Benefits for the mother
Not only are there positive neonatal outcomes when labor happens before a cesarean birth but there are also better perinatal outcomes for mothers who experience spontaneous labor before c-section.
Here are some of the benefits:
- The uterus, especially its lower segment, changes its shape and qualities as labor develops. Performing the cesarean section after the uterus has experienced labor contractions lowers the risk of several adverse maternal outcomes, such as heavy blood loss, postpartum hemorrhage, the need for a blood transfusion, and damage to the uterus and other organs
- When spontaneous labor is experienced before a cesarean section, the operation for the mother is usually easier and recovery tends to be faster than after a planned cesarean section. When the recovery time is shorter, the chances of complications, such as venous thromboembolism, are also reduced
- When the uterus has gone through the changes that happen during labor, the muscle walls become thinner, and maternal morbidity decreases as there are likely to be fewer adhesions if subsequent pregnancies take place. There is an increased risk of placenta previa in future pregnancies when a c-section has been done on a thick uterine wall
- Pain management tends to be better, as labor hormones have done their work to manage labor pain
- In this retrospective cohort study, research shows there’s a decreased risk of uterine rupture in future labors.
Is it better to go into labor before a c-section?

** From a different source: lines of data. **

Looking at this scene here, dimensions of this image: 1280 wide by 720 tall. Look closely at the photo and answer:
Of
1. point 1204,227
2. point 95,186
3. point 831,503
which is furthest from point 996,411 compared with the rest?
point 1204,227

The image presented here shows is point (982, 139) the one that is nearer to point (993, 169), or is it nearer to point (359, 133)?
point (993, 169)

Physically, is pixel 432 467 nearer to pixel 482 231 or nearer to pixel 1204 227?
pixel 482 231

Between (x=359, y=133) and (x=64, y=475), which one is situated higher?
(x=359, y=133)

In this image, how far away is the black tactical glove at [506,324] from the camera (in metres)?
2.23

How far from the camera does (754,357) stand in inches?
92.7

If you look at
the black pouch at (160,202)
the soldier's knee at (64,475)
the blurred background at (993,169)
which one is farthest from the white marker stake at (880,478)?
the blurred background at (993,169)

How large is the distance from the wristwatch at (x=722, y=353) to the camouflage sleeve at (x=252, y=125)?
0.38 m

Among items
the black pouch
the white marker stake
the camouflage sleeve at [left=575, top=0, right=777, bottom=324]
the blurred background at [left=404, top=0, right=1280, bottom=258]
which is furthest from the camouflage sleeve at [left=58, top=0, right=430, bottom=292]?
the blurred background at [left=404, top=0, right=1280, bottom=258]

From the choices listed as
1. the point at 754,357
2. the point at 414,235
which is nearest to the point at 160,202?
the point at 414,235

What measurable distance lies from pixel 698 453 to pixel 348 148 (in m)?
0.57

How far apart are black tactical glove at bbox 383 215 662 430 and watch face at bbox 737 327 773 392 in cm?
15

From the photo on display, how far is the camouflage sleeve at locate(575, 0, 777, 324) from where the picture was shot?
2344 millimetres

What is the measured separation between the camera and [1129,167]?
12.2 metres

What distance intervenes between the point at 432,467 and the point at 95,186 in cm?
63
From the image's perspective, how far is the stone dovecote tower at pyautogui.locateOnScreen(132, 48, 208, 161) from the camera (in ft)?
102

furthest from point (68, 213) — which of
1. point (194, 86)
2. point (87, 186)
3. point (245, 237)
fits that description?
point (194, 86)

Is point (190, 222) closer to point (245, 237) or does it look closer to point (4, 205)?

You might wish to consider labor before a primary cesarean delivery in most situations, even if you’ve decided that your baby will be born by cesarean section.
Allowing spontaneous onset of labor is perfectly safe in the following situations:
- Your baby is breech or bottom down
- You’re having more than one baby and the first baby isn’t in a head-down (vertex) position
- Your baby is in a sideways or transverse position: although your baby cannot be born in these positions, your baby might turn into a favorable position. Even if your baby doesn’t turn, waiting for the spontaneous onset of labor will have many benefits for her health
- You have pre-eclampsia that’s monitored and remaining stable.
Most women want to avoid a c-section, and the prospect of requiring one for the safe birth of their baby can bring a sense of disappointment. It’s worth discussing with your care provider the option of performing a c-section once labor has begun. This will classify your c-section as an ‘emergency’ which defines it as having occurred after labor has started.
If you and your baby are both well enough to experience labor for a certain amount of time before your scheduled cesarean delivery, it can provide you with a sense of control and satisfaction, as well as offer a host of benefits to your baby.
Talk to your doctor to find out more about your particular situation and whether allowing labor to begin is a safe option for you.